5 reasons to update the enterprise IoT security roadmap

In order for widespread IoT adoption to take hold, the industry needs to mandate minimum levels of security measures across the board.

1. Security concerns have never been greater or higher profile.

As the ever-growing Internet of Things becomes a staple in households across America through smart, connected devices, the risk of security breaches is a concept brought to the average consumers’ (at times, actual) front door.

The growth in security concerns — ranging from the fear of an intruder virtually flipping a door lock to a hacker taking down a power grid — comes from increasing threats from obsolete systems and protocols that haven’t updated to meet the security requirements of the growing ecosystem of connected devices.

Weaknesses in platform security could push existing smart home owners to uproot their whole system for a new one, or it could even prevent potential consumers from entering the smart home revolution.

■ Exercise data:
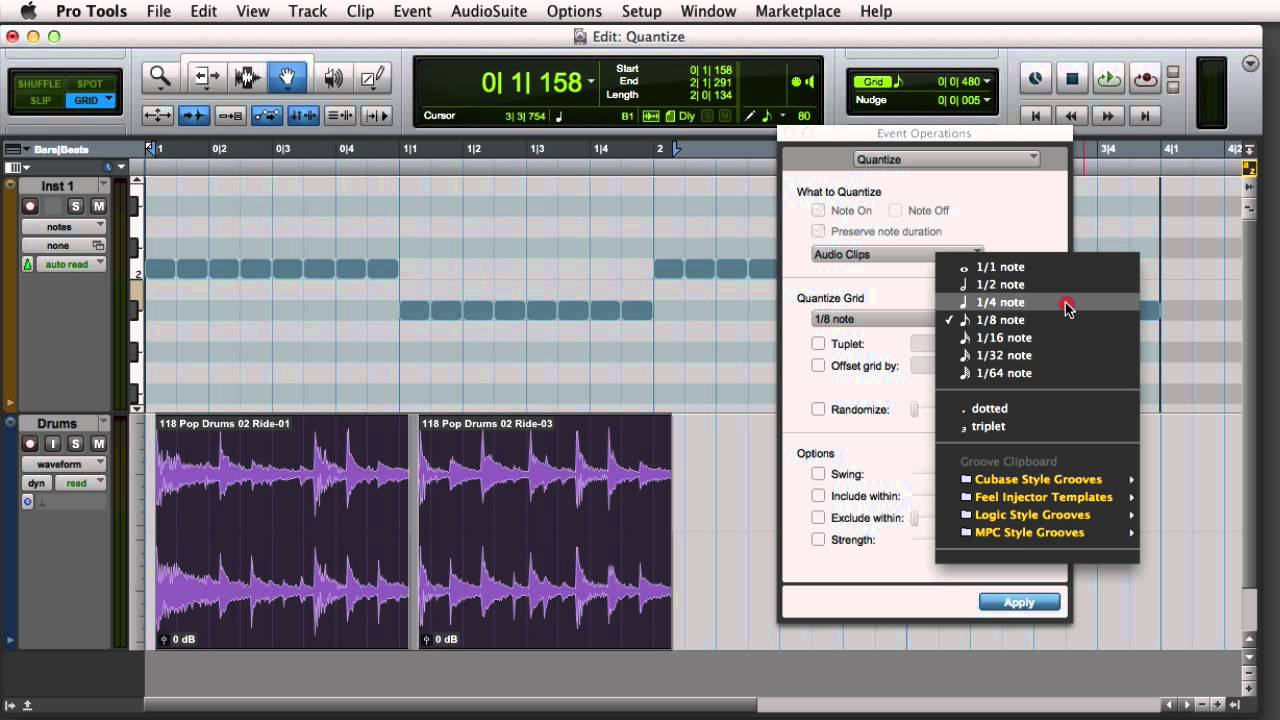 Quantizing Audio and MIDI in Pro Tools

■ Parts of the exercise:
A - In the IoT security roadmap piece, transcribe everything from "As the ever-growing" down to "actual) front door.", word for word.
B - According to the IoT security roadmap piece, what must the industry mandate for widespread IoT adoption to take hold?

■ Task-by-task outputs:
A -
As the ever-growing Internet of Things becomes a staple in households across America through smart, connected devices, the risk of security breaches is a concept brought to the average consumers’ (at times, actual) front door.

B - Minimum levels of security measures across the board.